A year after the war closed, Frederic Shackelford, a stalwart young man, sought out the home of Mrs. Ferror. He found a gray-haired, brokenhearted mother and two lovely young ladies, her daughters. They had mourned the son and brother, not only as dead, but as forever disgraced, for they had been told that Robert had been shot for desertion.
Fred gave them the little mementoes he had kept through the years for them. He told them how Robert had given his life to try and save him, and that the last word that trembled on his lips was "Mother."
The gray-haired mother lifted her trembling hands, and thanked God that her son had at least died the death of a soldier.

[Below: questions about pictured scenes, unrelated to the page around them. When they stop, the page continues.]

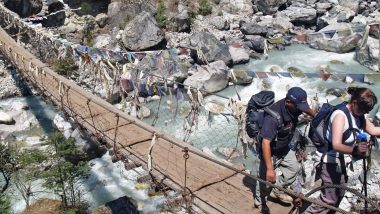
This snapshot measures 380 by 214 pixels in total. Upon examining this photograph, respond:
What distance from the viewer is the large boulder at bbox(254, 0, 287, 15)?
17.8m

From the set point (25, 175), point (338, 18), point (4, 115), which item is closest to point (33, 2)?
point (4, 115)

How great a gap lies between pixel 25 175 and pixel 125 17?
10432mm

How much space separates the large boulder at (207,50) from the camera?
1296 cm

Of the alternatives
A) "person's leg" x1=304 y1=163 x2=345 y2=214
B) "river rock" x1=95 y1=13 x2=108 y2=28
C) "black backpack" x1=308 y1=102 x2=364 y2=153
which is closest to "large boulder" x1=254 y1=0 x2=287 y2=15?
"river rock" x1=95 y1=13 x2=108 y2=28

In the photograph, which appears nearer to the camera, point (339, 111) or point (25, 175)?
point (339, 111)

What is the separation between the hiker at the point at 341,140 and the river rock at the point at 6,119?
872 centimetres

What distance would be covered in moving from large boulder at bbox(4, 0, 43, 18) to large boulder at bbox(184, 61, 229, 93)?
8.32 m

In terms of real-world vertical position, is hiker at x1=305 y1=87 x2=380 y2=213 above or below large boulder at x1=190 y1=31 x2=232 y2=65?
above

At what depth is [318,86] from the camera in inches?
444

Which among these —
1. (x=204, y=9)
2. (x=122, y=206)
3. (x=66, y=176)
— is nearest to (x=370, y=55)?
(x=204, y=9)

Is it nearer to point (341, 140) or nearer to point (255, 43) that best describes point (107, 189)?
point (341, 140)

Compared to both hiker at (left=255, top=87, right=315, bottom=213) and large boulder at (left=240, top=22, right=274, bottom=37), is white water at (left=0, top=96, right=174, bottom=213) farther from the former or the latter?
large boulder at (left=240, top=22, right=274, bottom=37)

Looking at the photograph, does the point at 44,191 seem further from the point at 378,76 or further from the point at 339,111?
the point at 378,76

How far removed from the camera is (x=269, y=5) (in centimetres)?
1784
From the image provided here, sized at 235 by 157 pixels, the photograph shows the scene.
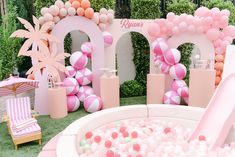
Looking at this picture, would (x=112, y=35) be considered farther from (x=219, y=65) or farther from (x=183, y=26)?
(x=219, y=65)

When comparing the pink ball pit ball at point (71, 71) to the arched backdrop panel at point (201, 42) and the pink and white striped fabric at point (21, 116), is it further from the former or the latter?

Learning that the family had been impoverished by the war, when Fred left, he slipped $1,000 in Mrs. Ferror's hand, and whispered, "For Robert's sake;" and the stricken mother, through tear-dimmed eyes, watched his retreating form, and murmured: "And Robert would have been just such a man if he had lived."
CHAPTER XI. CRAZY BILL SHERMAN.
Fred's wound was not a dangerous one. The ball had gone through the fleshy part of the arm, causing a great loss of blood; but no bones were broken, and it was only a question of a few weeks before he would be as well as ever.
The story of the two boys charging four Confederate cavalrymen, killing three, and disabling the fourth was the wonder of the army. But Fred modestly disclaimed any particular bravery in the affair.
"It is to poor Bob Ferror that the honor should be given," he would say; "the boy that knowingly rode to his death that I might be saved."